The initiative had grown out of months of discussions and a growing sense of trust among a small circle of friends, all of whom were repelled by what was happening in Germany. Their intention was to spread the word that there was German opposition to Hitler. They wanted to encourage other Germans to question the dictatorship. They chose to use a nonviolent form of resistance: creating and distributing leaflets. Hans and Schmorell prepared the first leaflet called “Leaflets of the White Rose.” These documents criticized the Germans who acquiesced and did not oppose Hitler’s regime, beginning with this declaration:

Nothing is so unworthy of a civilized people as allowing themselves to be governed— without resistance—by an irresponsible and base clique. Is not every honest German today ashamed of his government? And who among us can guess the dimensions of the shame that will engulf us and our children, when the veil falls from our eyes one day and the most gruesome and immeasurable crimes come to light?

When Sophie first saw the leaflet, she was not sure who had created it. Her brother did not at first want to allow women to take part in their risky activities. Eventually, however, Sophie helped prepare and distribute the leaflets and managed the group’s finances. Franz Mueller stated, “Sophie Scholl, she was the heart—Hans and Alex were the thinking behind the White Rose” (Axelrod 62-63).

The White Rose group continued to prepare and distribute leaflets bearing the title “Leaflets of the White Rose.” They were printed on hand-operated mimeograph machines and mailed to some people sympathetic to their cause. The second leaflet referred to the murder of “300,000 Jews” and intellectuals. They were one of the first groups to announce this reality to the public.

Subsequent leaflets encouraged Germans to sabotage the German war industry and described the war as a manifestation of evil. All of the leaflets condemned the Nazi regime and listed their crimes against humanity.

Some people turned in these leaflets to the Gestapo, who began to investigate their origin, eventually determining that they were produced in Munich. When traveling by train, Sophie and the other girls in the group transported leaflets in their luggage.

Hans and others were sent for a tour of duty in Russia. Sophie then left Munich to serve her duty in an armaments factory in Ulm. Here she worked alongside Soviet slave laborers. Sophie learned that the SS* had been killing mentally disabled children in gas chambers. Her father was sent to prison for four months for making critical remarks about Hitler. The White Rose group continued to see the necessity of resisting this horrific regime.


*Editor's note: The SS (Schutzstaffel, or Protection Squads), were Hitler’s paramilitary force, who administered the death camps and terrorized opponents.

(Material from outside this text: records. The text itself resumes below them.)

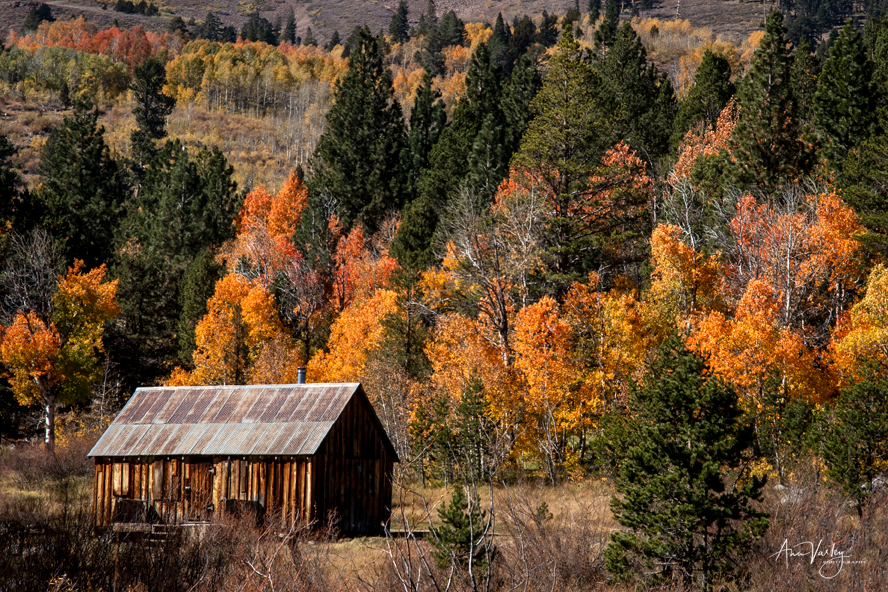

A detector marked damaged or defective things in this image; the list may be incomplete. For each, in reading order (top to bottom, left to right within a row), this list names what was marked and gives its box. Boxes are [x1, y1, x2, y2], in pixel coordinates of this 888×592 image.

rusty corrugated roof [89, 382, 396, 460]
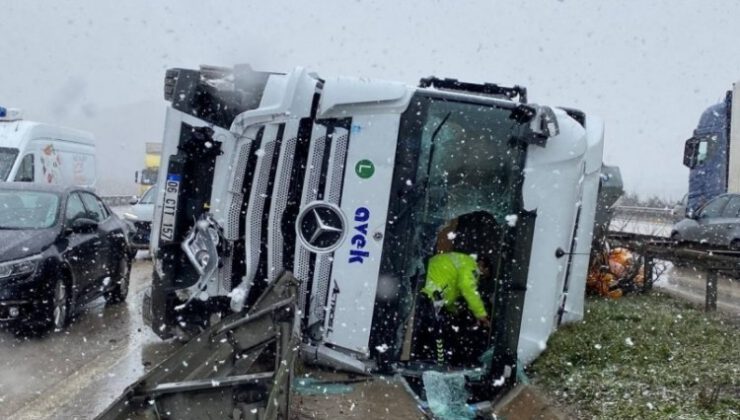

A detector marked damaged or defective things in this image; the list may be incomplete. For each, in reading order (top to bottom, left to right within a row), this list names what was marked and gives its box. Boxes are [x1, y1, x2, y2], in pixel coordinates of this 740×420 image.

shattered windshield [0, 148, 19, 180]
overturned white truck [143, 65, 600, 380]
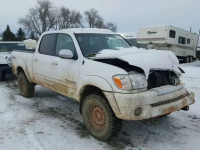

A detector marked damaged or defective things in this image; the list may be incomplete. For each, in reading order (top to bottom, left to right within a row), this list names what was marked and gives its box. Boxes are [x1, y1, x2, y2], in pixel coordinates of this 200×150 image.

crumpled hood [90, 47, 180, 78]
broken headlight [113, 72, 148, 91]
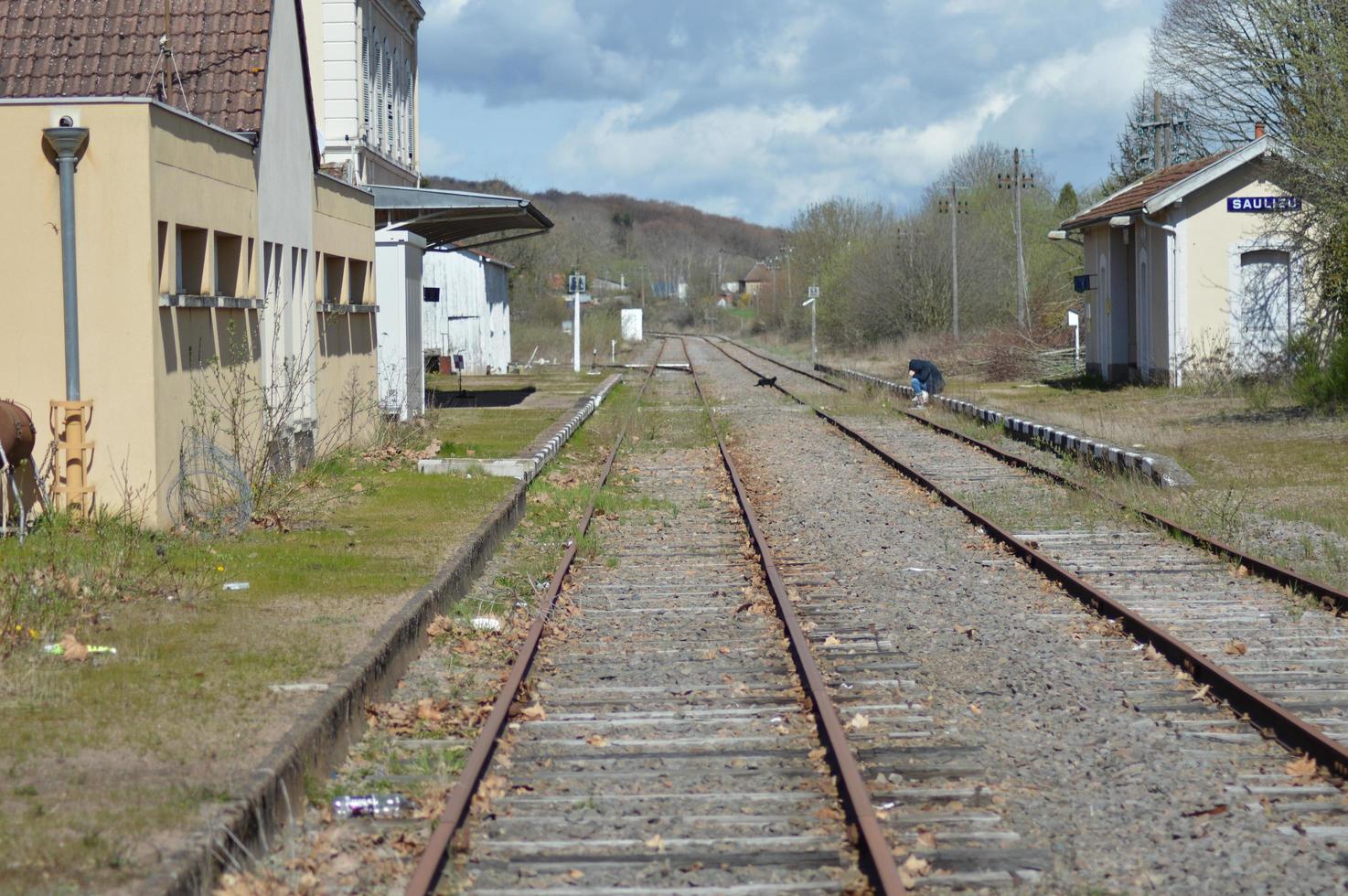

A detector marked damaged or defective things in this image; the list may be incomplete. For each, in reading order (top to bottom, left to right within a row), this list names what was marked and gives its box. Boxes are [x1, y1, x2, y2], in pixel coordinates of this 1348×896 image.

rusty rail [404, 343, 669, 894]
rusty rail [674, 336, 905, 894]
rusty rail [701, 335, 1348, 775]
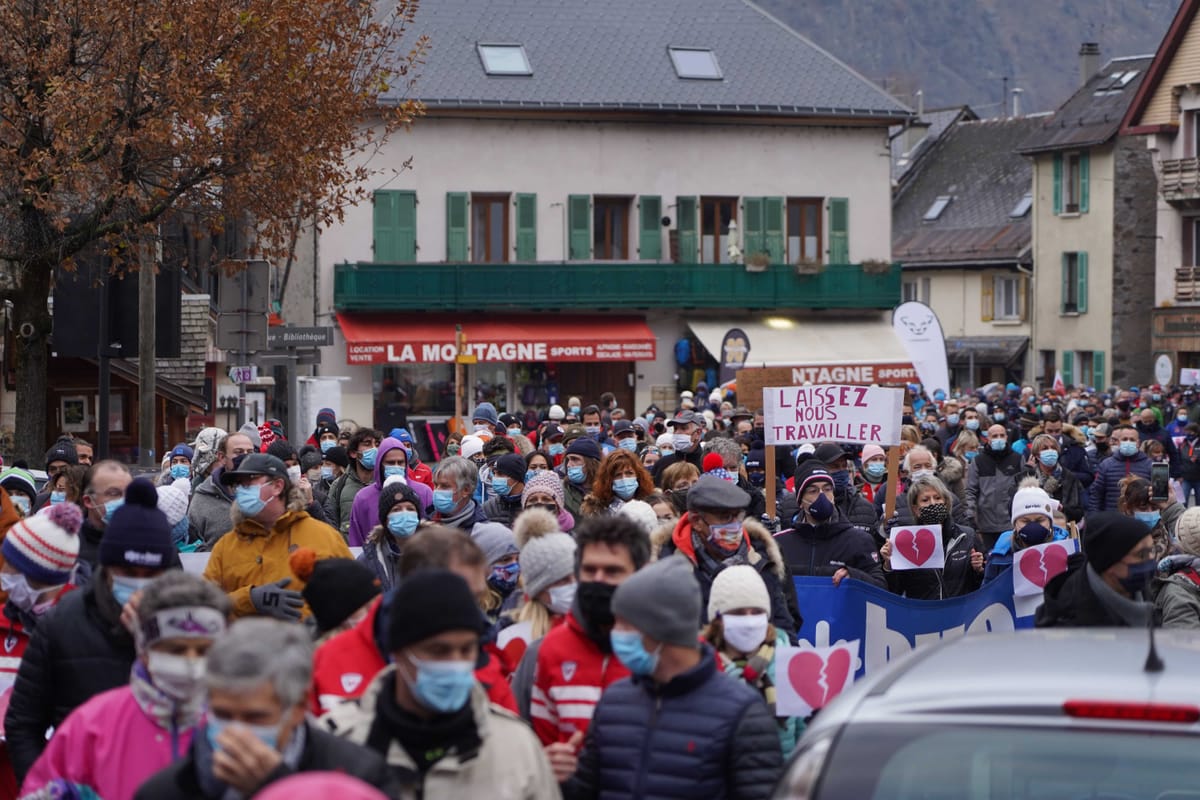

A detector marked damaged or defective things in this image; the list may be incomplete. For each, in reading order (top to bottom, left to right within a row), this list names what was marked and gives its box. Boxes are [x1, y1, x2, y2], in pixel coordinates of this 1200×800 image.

broken heart placard [888, 525, 940, 568]
pink broken heart symbol [892, 527, 936, 566]
broken heart placard [1012, 537, 1080, 594]
pink broken heart symbol [1017, 544, 1075, 587]
broken heart placard [777, 642, 864, 714]
pink broken heart symbol [787, 647, 854, 710]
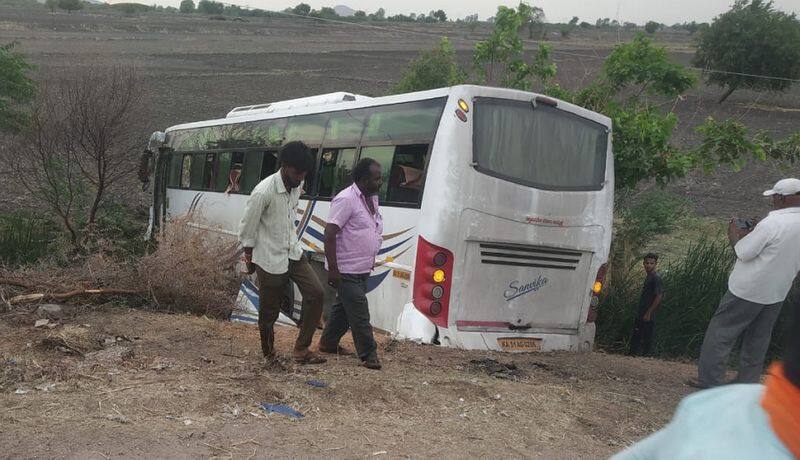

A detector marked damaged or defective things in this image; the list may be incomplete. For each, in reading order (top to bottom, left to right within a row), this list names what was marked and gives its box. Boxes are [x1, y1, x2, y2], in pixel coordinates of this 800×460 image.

damaged bus [145, 86, 612, 352]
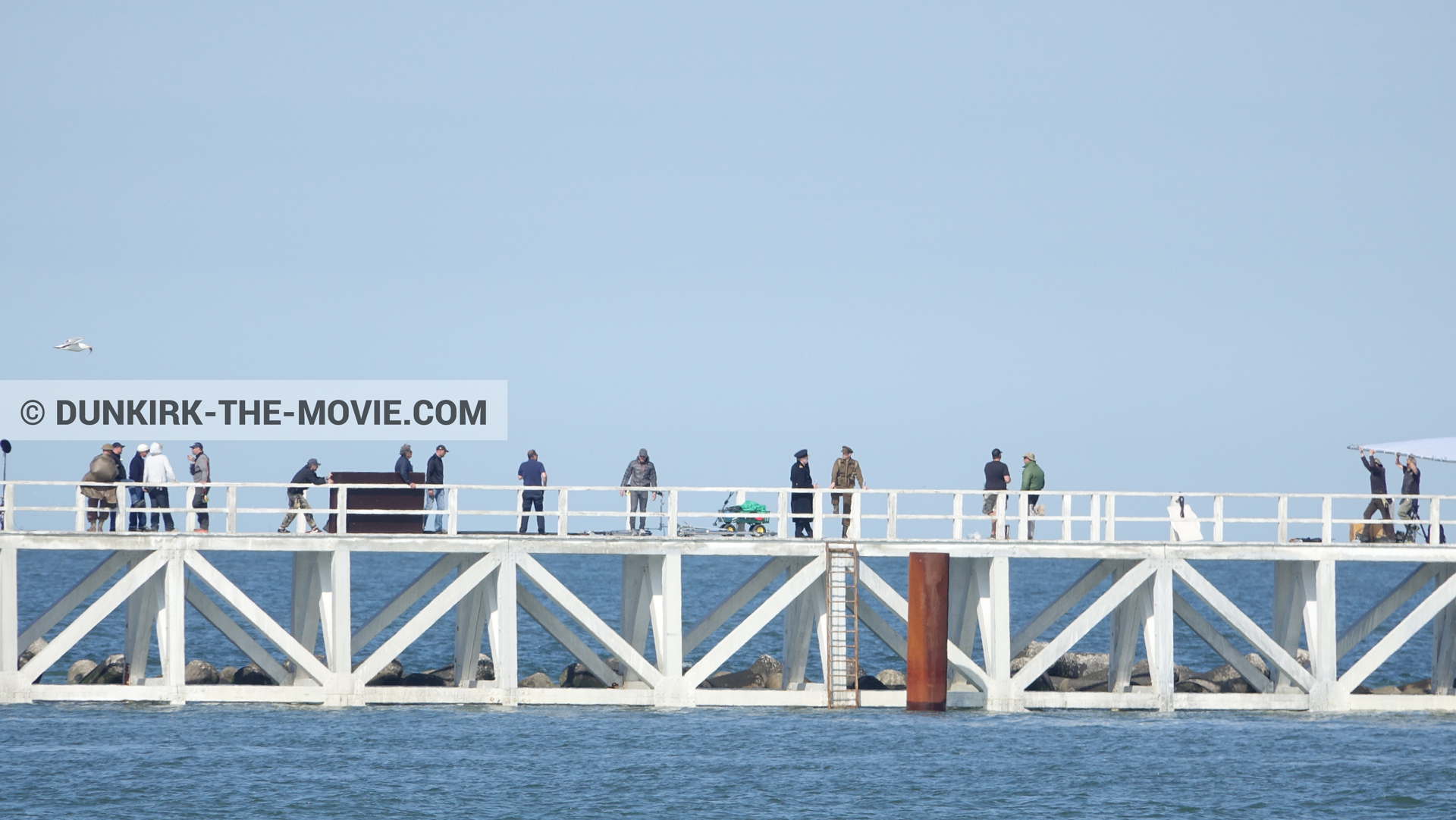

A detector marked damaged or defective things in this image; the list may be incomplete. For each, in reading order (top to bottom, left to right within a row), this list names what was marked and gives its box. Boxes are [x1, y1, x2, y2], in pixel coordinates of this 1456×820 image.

rusty metal pole [904, 549, 952, 710]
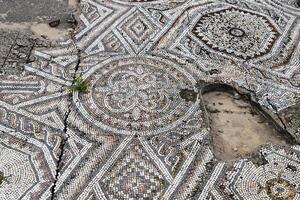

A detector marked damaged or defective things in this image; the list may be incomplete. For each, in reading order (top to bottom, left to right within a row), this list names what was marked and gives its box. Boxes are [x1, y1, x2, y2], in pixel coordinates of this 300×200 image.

damaged excavation pit [200, 84, 296, 161]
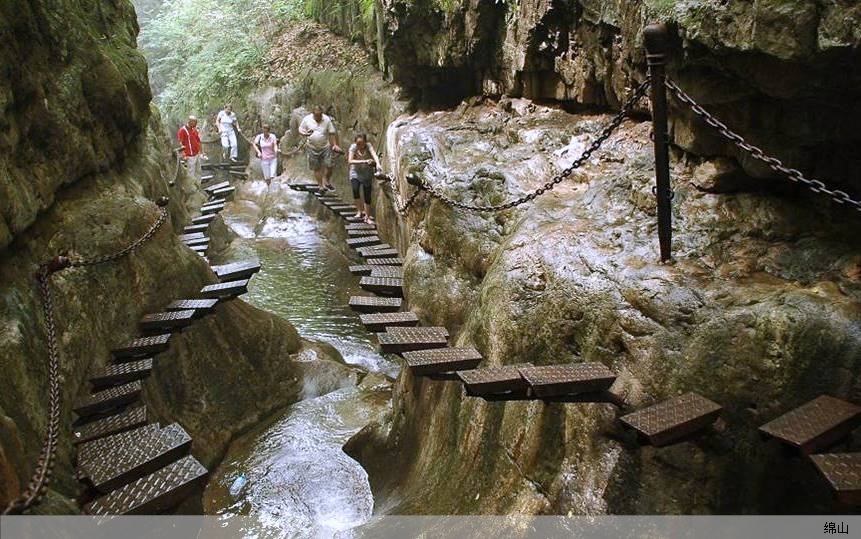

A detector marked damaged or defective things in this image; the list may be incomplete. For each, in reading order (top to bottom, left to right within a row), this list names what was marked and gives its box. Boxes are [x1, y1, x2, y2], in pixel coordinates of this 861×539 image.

rusty chain [406, 79, 648, 213]
rusty chain [668, 79, 860, 214]
rusty chain [1, 197, 170, 516]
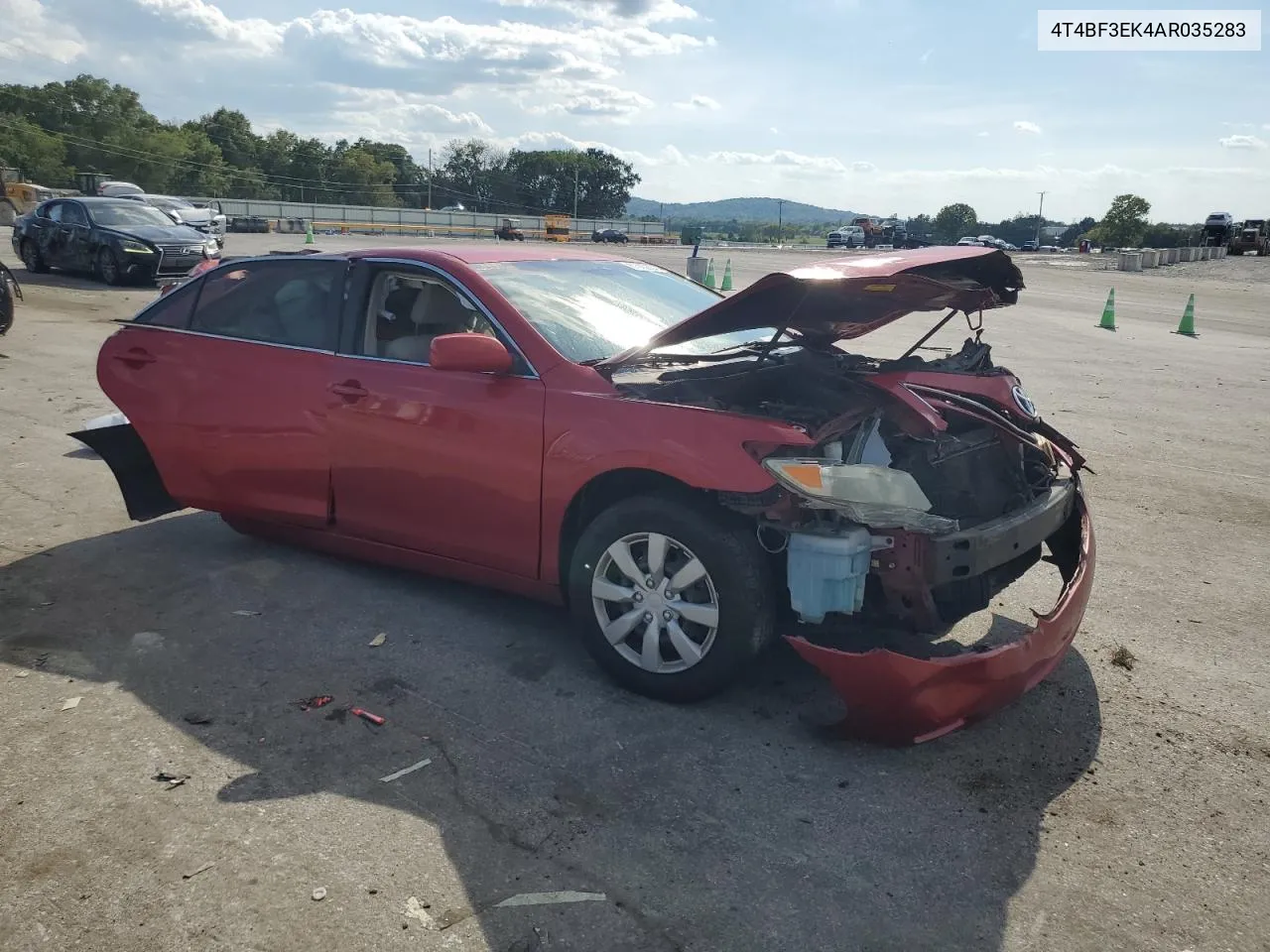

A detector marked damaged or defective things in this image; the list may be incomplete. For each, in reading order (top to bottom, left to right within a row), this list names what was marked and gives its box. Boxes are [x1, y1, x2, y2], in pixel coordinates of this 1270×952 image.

crumpled hood [595, 246, 1024, 373]
damaged vehicle [74, 244, 1095, 746]
severe front damage [599, 246, 1095, 746]
damaged front bumper [786, 484, 1095, 746]
detached bumper piece [786, 492, 1095, 746]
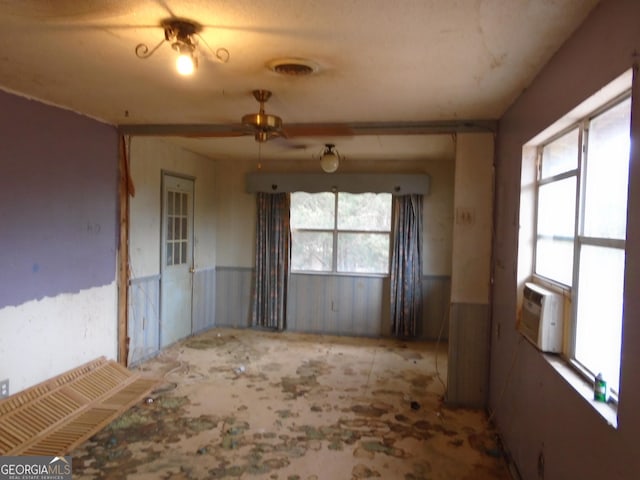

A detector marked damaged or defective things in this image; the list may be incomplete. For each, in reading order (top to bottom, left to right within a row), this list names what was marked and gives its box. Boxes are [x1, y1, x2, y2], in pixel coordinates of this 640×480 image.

peeling paint on floor [70, 330, 512, 480]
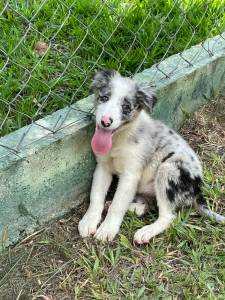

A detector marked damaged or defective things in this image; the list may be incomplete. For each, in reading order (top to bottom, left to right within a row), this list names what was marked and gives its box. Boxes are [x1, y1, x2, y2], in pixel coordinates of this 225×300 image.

rusty fence wire [0, 0, 225, 159]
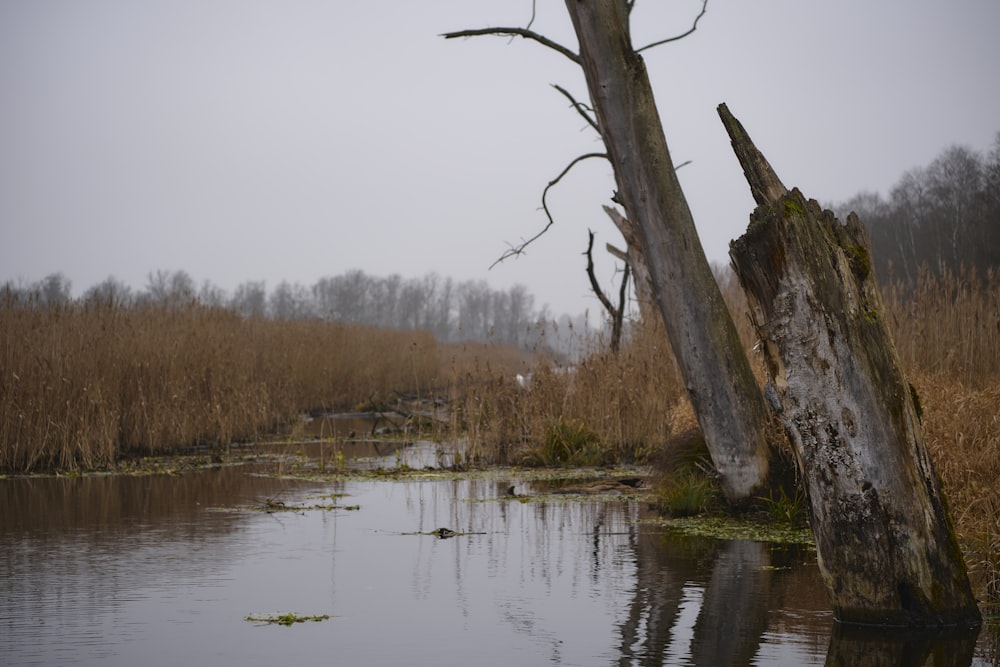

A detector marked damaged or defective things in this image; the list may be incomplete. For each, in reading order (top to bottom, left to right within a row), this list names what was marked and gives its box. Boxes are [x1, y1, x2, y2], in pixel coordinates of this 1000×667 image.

jagged splintered wood [724, 103, 980, 628]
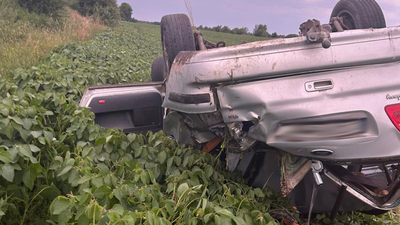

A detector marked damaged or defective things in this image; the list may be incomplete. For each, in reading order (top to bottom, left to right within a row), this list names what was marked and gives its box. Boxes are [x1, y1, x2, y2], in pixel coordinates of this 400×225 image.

overturned silver car [79, 0, 400, 219]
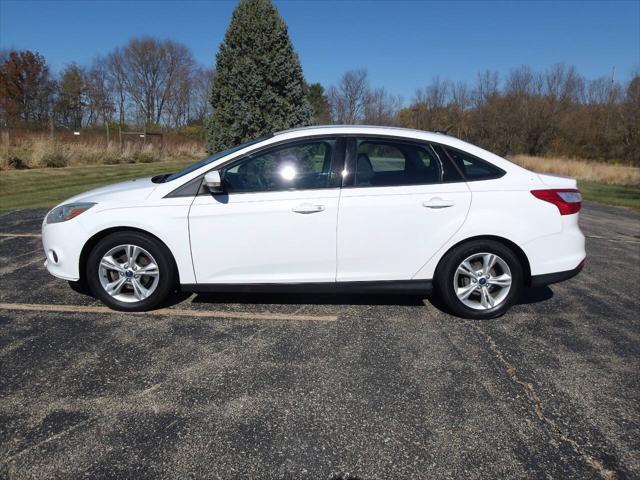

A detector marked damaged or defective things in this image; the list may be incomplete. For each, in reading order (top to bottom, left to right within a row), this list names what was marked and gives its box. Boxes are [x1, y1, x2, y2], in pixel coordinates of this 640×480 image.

None of the White Rose members told their family members of their activities. They knew how dangerous their resistance activities were and what a high price they or their family members would possibly pay.

In January and February of 1943, the last two leaflets of the White Rose were printed. Working day and night, they printed more than 8,000 copies. To avoid suspicion, Sophie and Traute Lafrenz bought paper and stamps in various places around Munich.

The fifth leaflet exhorted the Germans to consider a “new Europe”:

Germans! Do you and your children want to suffer the same fate as the Jews? Freedom of speech, freedom of religion, protection of individuals from the arbitrary will of a violent, criminal state, this will be the foundation for a new Europe!

The group distributed the leaflets in many places throughout Germany and mailed them from a variety of different locations. Sophie told her sister Elizabeth, “The night is the friend of the free,” as many of their distribution activities, including leaving leaflets in public places and on parked cars, was done at night.

After the German military was defeated at Stalingrad, Hans, Alex, and Willi covered buildings in Munich with graffiti bearing slogans such as “Hitler Mass Murderer!” and “Freedom!”

The Gestapo had been investigating who was involved in these resistance activities. They offered 1,000 reichsmarks for help in arresting members of the resistance.


IV. Sophie’s Arrest and End-of-Life

The first arrest of a White Rose member came on February 14 or 15, 1943. On February 18, before the Scholls were properly warned of these arrests, Hans and Sophie carried a suitcase of leaflets to the university in Munich. They placed piles of leaflets in the halls while students were in class.


Realizing they had some left in the suitcase, they returned to the hall. At this time, Sophie threw leaflets out onto the balcony below. She later said she was not sure why she did it. The custodian saw Sophie do this. The doors were locked, Hans and Sophie were questioned, and the leaflets were shown to fit into the suitcases they were carrying. Hans and Sophie were arrested. When their rooms were searched, police  confiscated hundreds of unused stamps.

Hans had a hand written draft of a leaflet by Christoph Probst in his pocket. The Gestapo took it and identified the writing as Christoph’s based on papers found in Hans’s room. The next day, Christoph was arrested; his wife had just given birth to their third child.

Hans and Sophie were interrogated separately for seventeen hours. After the evidence was found in their apartment, they were forced to admit their involvement in the resistance. They continued to be questioned for four days, always insisting they were the only two responsible for the White Rose movement.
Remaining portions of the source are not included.